» **GOAL OF THE EXERCISE**: Between the line containing "下坡 8 公里全是 XC 路。" and the line containing "640x627 Images Of Peacock For Drawing" lies a run of lines; give that run again exactly, with both of those lines, and nothing else from the entries below.

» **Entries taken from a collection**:
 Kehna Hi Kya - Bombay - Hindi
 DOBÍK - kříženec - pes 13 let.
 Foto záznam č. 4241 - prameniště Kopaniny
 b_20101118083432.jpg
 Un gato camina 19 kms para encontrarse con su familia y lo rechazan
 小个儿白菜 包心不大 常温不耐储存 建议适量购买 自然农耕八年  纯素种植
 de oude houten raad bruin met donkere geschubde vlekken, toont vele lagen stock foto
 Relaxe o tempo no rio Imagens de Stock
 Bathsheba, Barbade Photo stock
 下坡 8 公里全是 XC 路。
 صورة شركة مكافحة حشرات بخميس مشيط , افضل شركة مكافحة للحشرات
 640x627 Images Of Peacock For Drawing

* * *

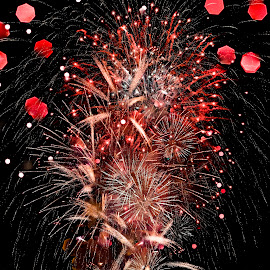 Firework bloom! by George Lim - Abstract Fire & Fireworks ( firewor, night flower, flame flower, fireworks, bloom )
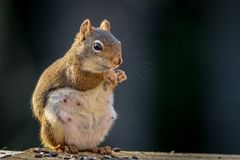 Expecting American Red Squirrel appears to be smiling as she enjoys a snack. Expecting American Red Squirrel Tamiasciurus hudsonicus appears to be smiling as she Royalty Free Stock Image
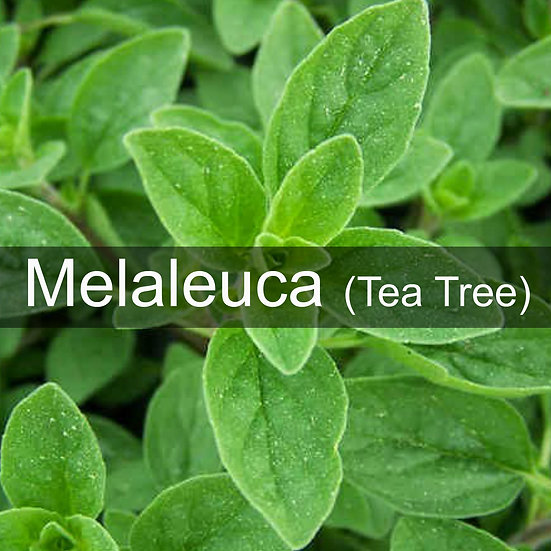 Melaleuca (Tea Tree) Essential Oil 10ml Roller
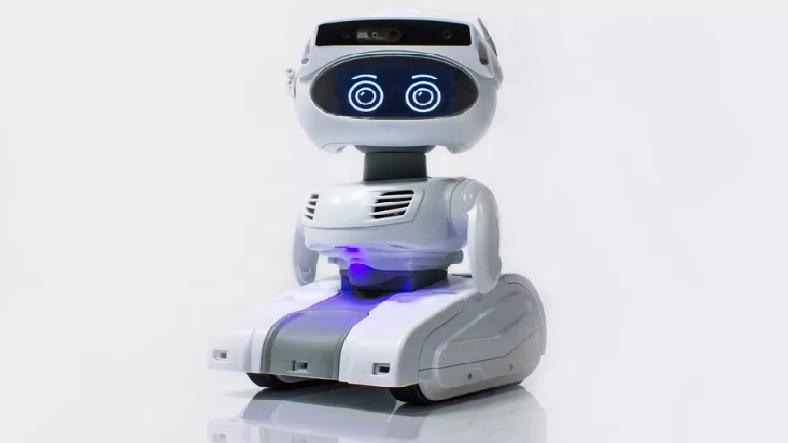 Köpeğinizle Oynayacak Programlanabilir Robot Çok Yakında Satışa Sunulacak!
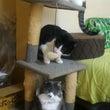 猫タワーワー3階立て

» **OUTPUT**:
 下坡 8 公里全是 XC 路。
 صورة شركة مكافحة حشرات بخميس مشيط , افضل شركة مكافحة للحشرات
 640x627 Images Of Peacock For Drawing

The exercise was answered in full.